Friday, July 12, 2019

The Tooth Fairy is {Not} Real

"I put it under my pillow, then the tooth fairy comes and magically turns it into a dollar!" 

Even before she lost her first tooth two years ago, Jane knew the truth about the tooth fairy. We made the decision to tell her about Santa from the beginning in an attempt to keep Christmas more focused on Christ, and she easily extrapolated the "it's fun to pretend but it's really Mom and Dad" idea to the Easter bunny and the tooth fairy. 

Yet as she showed Annie the tooth she lost yesterday, she explained things only how she wanted them to be and not how she knows they really are. 
When I came into my room last night, I found the tooth fairy costume Jane made on my bed, complete with wings, cape and wand. (Apparently the tooth fairy is both super and magical around here.)

This is great. Jane is 7 and Annie is 3. I love to see their creativity, and I'm glad they still get to enjoy the magic of childhood even though they know they're just pretending.

But it made me think. What myths do we hold on to, share, and disguise until we believe them? There are "tooth fairies" of many shapes and sizes.

Happiness comes from wealth, popularity, and attaining the perfect body.

All truth is relative.

I'm not a good mom unless ... [fill in your unrealistic expectation].

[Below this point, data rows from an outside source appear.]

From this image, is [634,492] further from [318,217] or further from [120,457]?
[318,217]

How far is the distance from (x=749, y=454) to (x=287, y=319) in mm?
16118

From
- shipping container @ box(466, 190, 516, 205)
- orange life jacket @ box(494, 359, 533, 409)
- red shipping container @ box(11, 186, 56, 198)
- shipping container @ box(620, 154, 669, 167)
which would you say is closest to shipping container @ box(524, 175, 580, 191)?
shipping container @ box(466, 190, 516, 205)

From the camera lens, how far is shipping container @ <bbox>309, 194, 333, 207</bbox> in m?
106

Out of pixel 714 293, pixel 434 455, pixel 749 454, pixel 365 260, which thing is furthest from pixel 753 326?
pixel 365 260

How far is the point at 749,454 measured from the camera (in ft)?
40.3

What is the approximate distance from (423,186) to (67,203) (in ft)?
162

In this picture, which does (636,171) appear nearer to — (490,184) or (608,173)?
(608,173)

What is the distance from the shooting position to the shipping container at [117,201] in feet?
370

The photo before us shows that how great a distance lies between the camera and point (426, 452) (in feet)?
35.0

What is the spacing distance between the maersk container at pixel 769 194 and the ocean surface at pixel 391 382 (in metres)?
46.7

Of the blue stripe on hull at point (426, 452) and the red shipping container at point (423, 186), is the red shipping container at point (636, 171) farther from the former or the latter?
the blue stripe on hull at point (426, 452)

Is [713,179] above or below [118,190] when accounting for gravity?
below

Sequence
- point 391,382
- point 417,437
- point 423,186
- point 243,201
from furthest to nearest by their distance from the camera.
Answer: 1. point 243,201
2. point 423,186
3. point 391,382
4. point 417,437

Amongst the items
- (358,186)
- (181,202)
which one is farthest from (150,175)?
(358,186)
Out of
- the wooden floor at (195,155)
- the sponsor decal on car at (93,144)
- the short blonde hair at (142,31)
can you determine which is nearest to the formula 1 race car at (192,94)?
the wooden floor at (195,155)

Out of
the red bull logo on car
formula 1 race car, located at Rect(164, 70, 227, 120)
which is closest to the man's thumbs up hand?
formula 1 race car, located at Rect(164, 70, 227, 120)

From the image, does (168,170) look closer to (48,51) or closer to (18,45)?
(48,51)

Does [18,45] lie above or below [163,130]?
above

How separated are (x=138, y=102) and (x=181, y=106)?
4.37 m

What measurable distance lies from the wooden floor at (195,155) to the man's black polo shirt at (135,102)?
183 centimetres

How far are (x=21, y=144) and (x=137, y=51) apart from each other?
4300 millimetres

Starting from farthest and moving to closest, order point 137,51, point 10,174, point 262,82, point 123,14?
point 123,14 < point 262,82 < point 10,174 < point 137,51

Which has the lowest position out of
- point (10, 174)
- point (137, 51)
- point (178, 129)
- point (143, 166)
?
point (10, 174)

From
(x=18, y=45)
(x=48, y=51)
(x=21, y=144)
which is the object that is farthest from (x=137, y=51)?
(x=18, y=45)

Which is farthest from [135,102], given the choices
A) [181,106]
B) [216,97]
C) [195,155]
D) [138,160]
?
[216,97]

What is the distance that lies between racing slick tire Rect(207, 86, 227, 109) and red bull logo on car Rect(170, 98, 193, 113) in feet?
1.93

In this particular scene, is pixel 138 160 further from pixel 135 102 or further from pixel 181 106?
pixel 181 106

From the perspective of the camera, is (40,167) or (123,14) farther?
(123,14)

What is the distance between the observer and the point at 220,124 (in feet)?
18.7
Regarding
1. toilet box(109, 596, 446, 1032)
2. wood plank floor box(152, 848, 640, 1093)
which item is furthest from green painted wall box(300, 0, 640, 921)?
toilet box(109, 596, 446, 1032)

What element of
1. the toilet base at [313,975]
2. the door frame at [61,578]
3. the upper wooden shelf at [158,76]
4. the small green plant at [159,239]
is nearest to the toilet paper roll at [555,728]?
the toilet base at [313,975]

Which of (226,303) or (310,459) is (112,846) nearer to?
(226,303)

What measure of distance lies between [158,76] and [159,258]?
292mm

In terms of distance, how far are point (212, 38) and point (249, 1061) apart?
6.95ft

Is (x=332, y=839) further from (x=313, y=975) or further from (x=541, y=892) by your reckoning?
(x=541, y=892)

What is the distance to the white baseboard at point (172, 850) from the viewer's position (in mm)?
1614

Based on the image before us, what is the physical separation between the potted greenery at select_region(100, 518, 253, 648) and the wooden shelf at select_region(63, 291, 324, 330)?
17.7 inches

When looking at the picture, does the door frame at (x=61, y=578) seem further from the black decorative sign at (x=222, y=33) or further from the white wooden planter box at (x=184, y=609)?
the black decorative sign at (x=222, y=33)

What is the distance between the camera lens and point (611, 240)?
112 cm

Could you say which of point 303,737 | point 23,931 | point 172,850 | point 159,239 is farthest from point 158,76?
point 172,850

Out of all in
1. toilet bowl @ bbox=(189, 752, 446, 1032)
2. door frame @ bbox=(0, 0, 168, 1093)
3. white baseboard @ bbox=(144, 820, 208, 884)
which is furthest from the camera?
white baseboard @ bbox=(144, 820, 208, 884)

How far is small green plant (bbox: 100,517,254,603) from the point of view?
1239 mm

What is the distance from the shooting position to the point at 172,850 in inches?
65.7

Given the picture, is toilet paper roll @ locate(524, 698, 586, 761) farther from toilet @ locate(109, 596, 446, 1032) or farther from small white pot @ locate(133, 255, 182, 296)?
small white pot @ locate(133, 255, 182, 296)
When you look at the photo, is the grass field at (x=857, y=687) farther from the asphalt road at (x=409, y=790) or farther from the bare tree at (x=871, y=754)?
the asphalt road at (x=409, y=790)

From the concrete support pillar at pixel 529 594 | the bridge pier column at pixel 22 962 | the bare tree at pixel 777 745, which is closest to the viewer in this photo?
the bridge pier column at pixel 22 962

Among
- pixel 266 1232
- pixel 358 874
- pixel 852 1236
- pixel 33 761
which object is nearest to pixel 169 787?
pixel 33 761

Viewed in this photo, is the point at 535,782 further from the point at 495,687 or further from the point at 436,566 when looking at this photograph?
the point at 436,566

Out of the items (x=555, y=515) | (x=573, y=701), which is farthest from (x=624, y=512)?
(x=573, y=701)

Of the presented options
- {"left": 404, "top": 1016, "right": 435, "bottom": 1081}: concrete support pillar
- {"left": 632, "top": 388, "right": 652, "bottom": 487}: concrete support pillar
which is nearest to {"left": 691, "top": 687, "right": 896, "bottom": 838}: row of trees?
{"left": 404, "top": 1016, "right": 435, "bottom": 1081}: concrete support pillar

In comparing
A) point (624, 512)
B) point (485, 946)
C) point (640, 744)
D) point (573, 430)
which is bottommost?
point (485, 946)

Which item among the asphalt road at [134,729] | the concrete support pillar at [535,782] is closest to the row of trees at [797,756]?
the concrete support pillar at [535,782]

My choices only affect me.

Chastity is outdated.

These types of myths are elaborately costumed in expert claims, cultural trends, and specialized apps. With their skillfully constructed wings, capes, and wands they almost seem real and it can feel impossible to determine where the truth actually lies.

But there is a way.

"For the Spirit speaketh the truth and lieth not. Wherefore, it speaketh of things as they really are, and of things as they really will be."
When we seek the truth from Him who is called "the Truth," He will teach us as the children we are and help us understand what is eternally real. These myths may feel as real to us as the tooth fairy to a child, but His spirit will cut through the lies and help us see past the costumes. We will realize that when we cling to things that are pretend, we will only find pretend happiness.

But it's hard to be different. It's embarrassing to show up in plain clothes when everyone else is in costumes.

I remember being the only one of my friends who no longer believed in Santa. I felt lonely and a little bit crazy. They were so convinced. They had so much "evidence." Maybe I was wrong.

It can feel that way when we don't believe the generally accepted myths. Alone. A little crazy. Confused. 

But ultimately my friends all learned what I knew. And one day all truth will come to light. We can stand confidently in the truth as we stand with the Truth.